The Royal School of Needlework (RSN) started in the late 1800’s with Queen Victoria as their first patron. Their mission has been to keep the art and techniques of hand embroidery alive and thriving, as well as helping train women (now men too) for employment so they can support themselves and not become destitute They have classes at Hampton Court Palace and other International locations lasting from 1 day to several year programs. They also have rotating exhibitions at their on site location, which can be viewed with a curator’s tour. Book a tour at the Royal School of Needlework here!
According to our presenter who is inher second year of the RSN teacher certification program, animals (including birds) are the second most common subject for embroidery (flowers are the most popular.) The display of both student and tutor work includes all sorts of techniques, tied together by the common theme of animals. The techniques include blackwork, needlelace, goldwork, canvas, Jacobean crewel embroidery, whitework, applique, and silk shading.
One piece that caught my eye was a blackwork race horse and rider. The stitches were so tiny- about 3 mm at the longest. To create the shading/shadows, the density of stitch is increased, often by increasing the thread weight. The jockey was done in blackwork techniques, but using colored threads to create contrast. This exquisite piece was given to Her Majesty Queen Elizabeth II, on the occasion of her Diamond Jubilee in 2012.

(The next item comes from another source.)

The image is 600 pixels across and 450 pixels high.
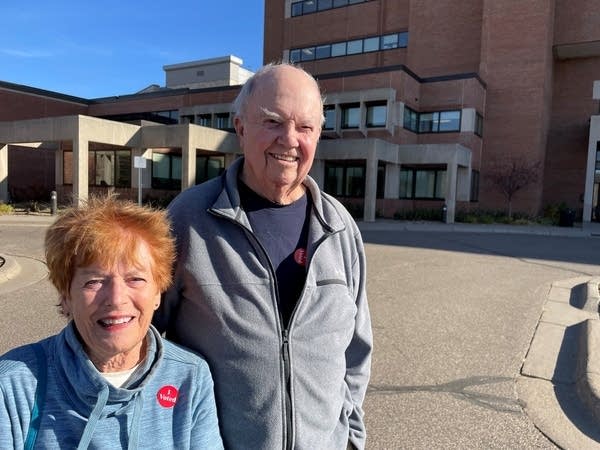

Silk-shading works beautifully as a technique for animals and birds, as you can make extremely realistic hair/fur and feathers with gradually blending the colors of very fine silk threads. There are many true to life creatures in the exhibit using this technique including rabbits, leopards, chickens, badgers, yaks, flamingos, bats, owls and more! Some might call this a photo- realistic style, but I think it’s so much more than a simple 2D picture. You can’t get the range of texture in photography that you can in stitch.
The tour moved then to their workroom where RSN trained embroiderers are working on commission projects. These include both conservation work (repairing historic embroidery to stop the ravages of time) and new bespoke pieces.
As a final treat, we got to the RSN giftshop, where I picked up a few goodies. After flying 9 hours and staying awake through planes, trains and automobiles, we headed back to our hotel in London, to get a well-deserved rest before a late dinner.
If you’re planning a trip to London, make sure to look up the RSN and see if you can take a class or tour. You’ll be glad you did!